Big changes in Social Security next year could cost clients some of their benefits.
The cost of living adjustments may be lower next year than expected, withholding amounts will likely be higher as Medicare rates rise and higher earners are expected to pay more for their benefits.
Below is the skinny on five Social Security issues to discuss with clients.
1. COLA adjustments may be lower than expected. Beware of Social Security benefit calculators or software that proposes a 3% annual inflationary adjustment to benefits.
“With a 0.3% increase for 2017 and two previous years with no COLA increases, a 3% estimate seems unrealistic for future planning purposes,” says Jordan Anderson, the chief operating officer and an adviser at financial adviser of Journey Financial Services in Ammon, Idaho.
2. High earners will pay more. The Social Security Administration sets a payroll tax earnings cap each year that dictates what earned income is subject to the 12.4% tax that funds Social Security. Next year, however, this payroll tax cap is increasing to $127,200 from $118,500.
“If your clients are employed by someone else and make up to $127,200, this will cost them an extra $539 per year. And if they’re self-employed, it will cost them an extra $1,079 per year because they’re responsible for both the employer and employee’s portion of the payroll tax,” says Matthew Allen, co-chief executive and co-founder of Social Security Advisors in New York.
3. The limit will rise for clients who reach their full retirement age. If a client reaches the full retirement age next year, their Social Security earnings test limit is significantly increased from the $16,920 limit, Anderson says.
They can earn up to $44,880 in the months before they reach their full retirement age without their benefits being subject to any withholding, based on the earnings test.

[Extracted records]
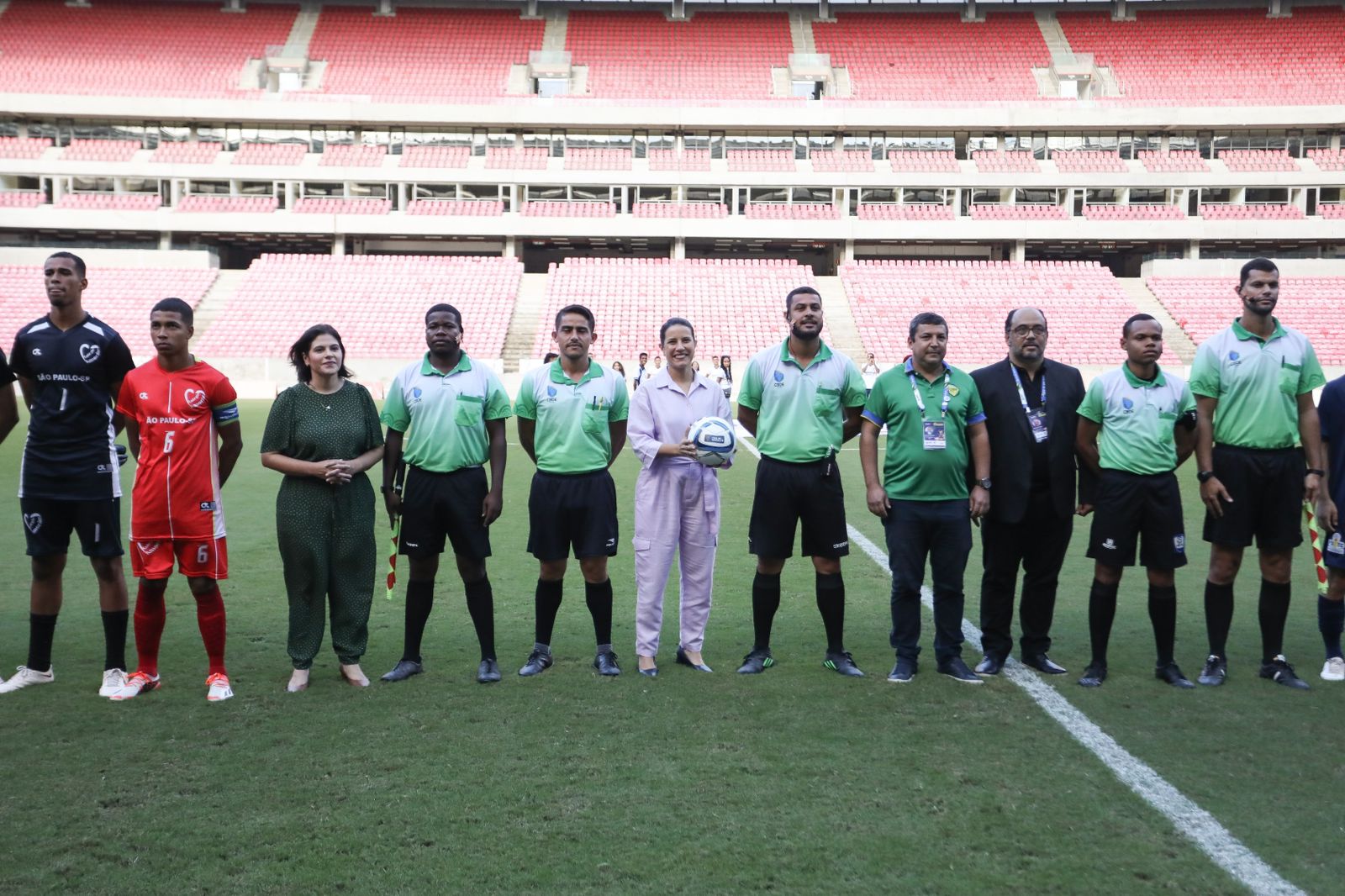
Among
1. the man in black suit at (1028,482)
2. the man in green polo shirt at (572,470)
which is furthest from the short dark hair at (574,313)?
the man in black suit at (1028,482)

*Action item A:* Retype the Social Security article word for word, everything from "Below is the" down to "adjustment to benefits.".
*Action item B:* According to the Social Security article, what will the payroll tax earnings cap increase to next year?
*Action item C:* Carry on the Social Security article from the point where it stops.

*Exercise output A:*
Below is the skinny on five Social Security issues to discuss with clients.
1. COLA adjustments may be lower than expected. Beware of Social Security benefit calculators or software that proposes a 3% annual inflationary adjustment to benefits.

*Exercise output B:* It will increase to $127,200, up from $118,500.

*Exercise output C:*
4. The full retirement age will increase for those born in 1955. For anyone born between 1943 and 1954, their full retirement age is 66. However, next year, those born in 1955 will begin to turn 62 and will become qualified for Social Security retirement benefits for the first time.
For those born in 1955, their full retirement age will be 66 and 2 months, and this figure will increase for each birth year after 1955.
5. Withholding amounts for early filers will increase. Clients who are younger than the full retirement age and claim Social Security while still working must be careful to avoid the Social Security earnings test. Basically, if any client falls into this group, for every $2 that they earn over $16,920 next year, $1 in Social Security benefits will be withheld.
This money isn’t permanently lost, but is credited to the client’s account at the full retirement age.
Of course, advisers must watch for the five things outlined above, but they should also keep in mind that unless clients file, they won’t receive benefits.
“It’s important to note that Social Security will not proactively notify anyone they’re eligible for benefits,” Allen says. “So, it’s important you and your client study the rules to make sure that they know what they’re entitled to and when.”
This story is part of a 30-30 series on Social Security.